Applied Food Research (Dec 2022)
A review on green pressure processing of fruit juices using microfluidization: Quality, safety and preservation
Abstract
Microfluidic technology with high-pressure homogenization (HPH) is the term that refers to enabling eco-friendly processing in nature, defined as pressurization. Microfluidization is a relatively novel, emerging and green pressure processing using microfluidizer (GPPM) in fruit juice production induces a change in the attributes of fruit juices as well as the microbiological safety due to mechanical stress. Thus, micro-channel interaction enables it a more efficient method of processing and analysis of the complex food matrix. High-pressure homogenization is recently exploited as non-thermal GPPM in several studies of fruit juice processing to obtain microbial inactivation (food safety), naturally existing enzymes (oxidative enzymes) inactivation, and other desirable physicochemical changes (quality).

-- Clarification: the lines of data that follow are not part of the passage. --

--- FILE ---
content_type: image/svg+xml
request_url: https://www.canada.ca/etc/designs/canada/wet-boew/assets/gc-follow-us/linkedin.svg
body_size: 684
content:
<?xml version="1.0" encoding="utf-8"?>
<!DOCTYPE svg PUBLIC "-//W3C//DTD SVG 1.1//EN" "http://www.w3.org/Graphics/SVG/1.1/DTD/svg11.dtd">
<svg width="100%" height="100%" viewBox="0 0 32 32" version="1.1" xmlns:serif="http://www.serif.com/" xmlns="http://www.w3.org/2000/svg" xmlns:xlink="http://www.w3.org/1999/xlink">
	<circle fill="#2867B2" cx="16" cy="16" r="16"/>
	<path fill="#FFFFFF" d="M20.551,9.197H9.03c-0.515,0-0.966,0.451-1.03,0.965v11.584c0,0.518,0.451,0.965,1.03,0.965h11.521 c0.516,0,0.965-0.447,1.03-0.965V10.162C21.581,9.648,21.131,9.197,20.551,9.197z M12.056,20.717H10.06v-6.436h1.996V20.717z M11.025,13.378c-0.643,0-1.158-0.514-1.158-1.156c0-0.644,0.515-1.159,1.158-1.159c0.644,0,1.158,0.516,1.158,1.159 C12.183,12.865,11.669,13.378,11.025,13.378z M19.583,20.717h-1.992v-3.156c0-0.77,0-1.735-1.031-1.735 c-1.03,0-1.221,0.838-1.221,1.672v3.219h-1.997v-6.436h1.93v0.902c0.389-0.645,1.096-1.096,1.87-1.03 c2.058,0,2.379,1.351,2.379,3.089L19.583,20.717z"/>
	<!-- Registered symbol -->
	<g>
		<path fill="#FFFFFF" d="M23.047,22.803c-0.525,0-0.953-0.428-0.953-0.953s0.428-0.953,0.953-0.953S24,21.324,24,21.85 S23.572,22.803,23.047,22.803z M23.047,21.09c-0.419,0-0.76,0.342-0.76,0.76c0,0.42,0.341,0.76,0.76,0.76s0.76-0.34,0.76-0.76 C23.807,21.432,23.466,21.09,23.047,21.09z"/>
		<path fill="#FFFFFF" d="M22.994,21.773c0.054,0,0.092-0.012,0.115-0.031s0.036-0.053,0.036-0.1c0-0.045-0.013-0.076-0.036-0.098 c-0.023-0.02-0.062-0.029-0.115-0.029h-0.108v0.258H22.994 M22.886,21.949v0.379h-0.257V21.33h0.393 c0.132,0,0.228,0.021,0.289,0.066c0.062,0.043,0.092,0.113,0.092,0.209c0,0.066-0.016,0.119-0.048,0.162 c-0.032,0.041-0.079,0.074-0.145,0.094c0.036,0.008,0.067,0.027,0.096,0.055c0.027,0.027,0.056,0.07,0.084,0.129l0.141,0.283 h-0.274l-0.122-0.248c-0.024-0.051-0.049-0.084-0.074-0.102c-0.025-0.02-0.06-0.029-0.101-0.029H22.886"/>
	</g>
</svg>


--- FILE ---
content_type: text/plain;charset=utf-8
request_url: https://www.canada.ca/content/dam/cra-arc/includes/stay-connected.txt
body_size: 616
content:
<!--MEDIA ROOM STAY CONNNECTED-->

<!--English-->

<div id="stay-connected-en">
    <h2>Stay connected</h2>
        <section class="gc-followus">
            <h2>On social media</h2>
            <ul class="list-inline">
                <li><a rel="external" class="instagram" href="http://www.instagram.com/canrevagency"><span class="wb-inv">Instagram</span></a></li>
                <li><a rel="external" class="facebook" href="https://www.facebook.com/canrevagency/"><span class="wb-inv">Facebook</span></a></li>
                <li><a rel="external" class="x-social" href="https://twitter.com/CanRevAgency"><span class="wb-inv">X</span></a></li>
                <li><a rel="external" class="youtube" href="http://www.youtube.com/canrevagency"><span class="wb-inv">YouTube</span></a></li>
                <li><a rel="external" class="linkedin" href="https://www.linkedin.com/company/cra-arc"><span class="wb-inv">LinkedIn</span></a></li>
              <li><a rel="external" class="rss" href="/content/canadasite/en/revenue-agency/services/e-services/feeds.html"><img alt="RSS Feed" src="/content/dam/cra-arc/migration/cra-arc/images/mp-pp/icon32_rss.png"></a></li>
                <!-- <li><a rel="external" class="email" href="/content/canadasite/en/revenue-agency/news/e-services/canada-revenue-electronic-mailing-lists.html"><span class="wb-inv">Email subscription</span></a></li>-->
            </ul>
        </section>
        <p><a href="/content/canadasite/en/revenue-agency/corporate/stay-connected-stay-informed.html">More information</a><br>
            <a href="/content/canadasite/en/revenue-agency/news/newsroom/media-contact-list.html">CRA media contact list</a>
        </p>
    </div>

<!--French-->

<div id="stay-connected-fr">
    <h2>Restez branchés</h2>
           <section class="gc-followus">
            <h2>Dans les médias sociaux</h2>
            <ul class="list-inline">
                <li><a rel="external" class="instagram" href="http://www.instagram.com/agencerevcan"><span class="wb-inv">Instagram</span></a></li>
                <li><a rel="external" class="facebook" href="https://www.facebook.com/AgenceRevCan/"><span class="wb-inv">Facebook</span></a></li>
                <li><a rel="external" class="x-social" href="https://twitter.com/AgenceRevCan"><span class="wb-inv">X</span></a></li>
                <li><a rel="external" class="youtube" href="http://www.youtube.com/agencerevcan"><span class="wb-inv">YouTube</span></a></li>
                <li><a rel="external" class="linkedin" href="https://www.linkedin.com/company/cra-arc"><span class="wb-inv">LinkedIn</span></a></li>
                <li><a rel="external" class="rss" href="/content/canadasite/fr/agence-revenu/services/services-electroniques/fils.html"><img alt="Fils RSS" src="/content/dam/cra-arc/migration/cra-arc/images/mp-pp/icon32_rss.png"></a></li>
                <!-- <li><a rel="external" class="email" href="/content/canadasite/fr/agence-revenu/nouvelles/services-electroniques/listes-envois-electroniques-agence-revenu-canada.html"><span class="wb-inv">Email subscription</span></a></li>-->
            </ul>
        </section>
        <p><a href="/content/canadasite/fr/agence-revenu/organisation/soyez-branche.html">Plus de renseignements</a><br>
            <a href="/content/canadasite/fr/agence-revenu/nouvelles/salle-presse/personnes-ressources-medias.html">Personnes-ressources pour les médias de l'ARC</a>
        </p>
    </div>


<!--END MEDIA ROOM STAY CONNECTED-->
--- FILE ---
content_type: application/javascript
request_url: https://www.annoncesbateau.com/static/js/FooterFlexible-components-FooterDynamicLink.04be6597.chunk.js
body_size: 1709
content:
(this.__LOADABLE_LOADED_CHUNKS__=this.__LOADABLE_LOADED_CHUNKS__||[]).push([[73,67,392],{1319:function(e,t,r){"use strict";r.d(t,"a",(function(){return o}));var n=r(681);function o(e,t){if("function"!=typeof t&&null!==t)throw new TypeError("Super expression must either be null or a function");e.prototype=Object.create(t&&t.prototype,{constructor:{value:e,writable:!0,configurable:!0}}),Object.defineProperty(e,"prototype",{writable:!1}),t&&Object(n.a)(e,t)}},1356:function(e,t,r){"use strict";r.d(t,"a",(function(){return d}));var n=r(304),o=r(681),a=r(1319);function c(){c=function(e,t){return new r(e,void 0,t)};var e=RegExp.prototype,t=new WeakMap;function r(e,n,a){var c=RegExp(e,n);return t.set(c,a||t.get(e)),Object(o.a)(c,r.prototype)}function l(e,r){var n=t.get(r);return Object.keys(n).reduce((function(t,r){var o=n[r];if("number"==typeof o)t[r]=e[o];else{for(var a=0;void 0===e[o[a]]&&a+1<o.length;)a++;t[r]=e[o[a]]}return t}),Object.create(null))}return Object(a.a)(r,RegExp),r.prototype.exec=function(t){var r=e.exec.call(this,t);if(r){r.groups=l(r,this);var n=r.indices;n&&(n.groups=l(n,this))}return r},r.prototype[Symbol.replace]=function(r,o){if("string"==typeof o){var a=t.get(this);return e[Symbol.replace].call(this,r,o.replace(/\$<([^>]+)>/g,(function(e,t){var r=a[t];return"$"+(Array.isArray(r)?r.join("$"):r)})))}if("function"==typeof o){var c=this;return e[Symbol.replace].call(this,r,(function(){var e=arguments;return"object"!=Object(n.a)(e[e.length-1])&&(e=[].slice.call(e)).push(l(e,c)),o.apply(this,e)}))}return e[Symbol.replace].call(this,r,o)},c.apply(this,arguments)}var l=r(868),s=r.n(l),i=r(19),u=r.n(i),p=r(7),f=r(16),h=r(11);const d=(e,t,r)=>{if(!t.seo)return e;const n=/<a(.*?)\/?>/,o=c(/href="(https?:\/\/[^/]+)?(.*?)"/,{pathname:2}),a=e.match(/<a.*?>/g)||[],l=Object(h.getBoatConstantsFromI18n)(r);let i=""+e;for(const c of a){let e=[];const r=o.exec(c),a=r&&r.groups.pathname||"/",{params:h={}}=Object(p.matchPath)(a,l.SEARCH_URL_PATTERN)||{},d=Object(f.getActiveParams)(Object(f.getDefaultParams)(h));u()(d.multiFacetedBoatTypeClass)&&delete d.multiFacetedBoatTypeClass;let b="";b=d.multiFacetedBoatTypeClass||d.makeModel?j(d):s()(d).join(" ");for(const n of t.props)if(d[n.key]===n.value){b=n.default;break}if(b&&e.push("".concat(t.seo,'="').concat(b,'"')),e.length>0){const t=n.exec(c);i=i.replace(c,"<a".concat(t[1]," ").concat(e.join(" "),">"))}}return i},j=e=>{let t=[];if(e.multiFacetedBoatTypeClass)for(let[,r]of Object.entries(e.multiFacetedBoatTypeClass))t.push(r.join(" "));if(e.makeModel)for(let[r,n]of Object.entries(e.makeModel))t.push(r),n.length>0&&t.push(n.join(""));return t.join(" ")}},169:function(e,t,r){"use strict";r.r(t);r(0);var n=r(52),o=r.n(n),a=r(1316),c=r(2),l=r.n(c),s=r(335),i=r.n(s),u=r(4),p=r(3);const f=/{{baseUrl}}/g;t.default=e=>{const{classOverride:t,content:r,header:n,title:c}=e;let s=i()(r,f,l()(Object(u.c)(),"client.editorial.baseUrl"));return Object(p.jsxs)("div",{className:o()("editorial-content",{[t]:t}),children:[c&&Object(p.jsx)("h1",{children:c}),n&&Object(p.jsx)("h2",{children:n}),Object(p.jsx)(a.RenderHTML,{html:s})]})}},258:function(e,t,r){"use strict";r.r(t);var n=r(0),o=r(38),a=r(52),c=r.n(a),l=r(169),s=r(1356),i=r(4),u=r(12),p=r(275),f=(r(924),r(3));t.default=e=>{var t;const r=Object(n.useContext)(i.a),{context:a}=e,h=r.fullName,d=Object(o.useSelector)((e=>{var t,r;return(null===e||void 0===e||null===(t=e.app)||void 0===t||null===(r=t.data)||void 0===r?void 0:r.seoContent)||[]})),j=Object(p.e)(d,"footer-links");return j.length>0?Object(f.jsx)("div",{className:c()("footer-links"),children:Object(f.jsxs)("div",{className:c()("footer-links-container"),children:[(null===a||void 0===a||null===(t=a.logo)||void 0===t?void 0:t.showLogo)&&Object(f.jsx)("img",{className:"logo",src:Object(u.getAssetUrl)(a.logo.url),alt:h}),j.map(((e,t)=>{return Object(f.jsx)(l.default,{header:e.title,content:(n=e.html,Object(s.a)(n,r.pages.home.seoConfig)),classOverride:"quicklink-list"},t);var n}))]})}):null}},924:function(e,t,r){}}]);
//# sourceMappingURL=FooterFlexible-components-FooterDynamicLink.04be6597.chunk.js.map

The earlier literature state that under pressure and pass or cycle, the amount of enzymatic activity can be modulated in terms of inactivation or activation of spoiling enzymes (phenolases). These remarkable changes enabled utilization of this nonthermal technique (GPPM) in fruit juice processing. This review concentrates on describing the effect of GPPM on various enzyme systems of juices such as polyphenol oxidase (PPO), peroxidase (POD), pectin methylesterase (PME), and physicochemical properties like flow behavior, particle size distribution, sedimentation stability and nutritional composition along with microbial inactivation. The microfluidization triggers to sustain and revolutionize the fruit juice processing. It might be used as a potential candidate in the hurdle approach in research and bio-processing.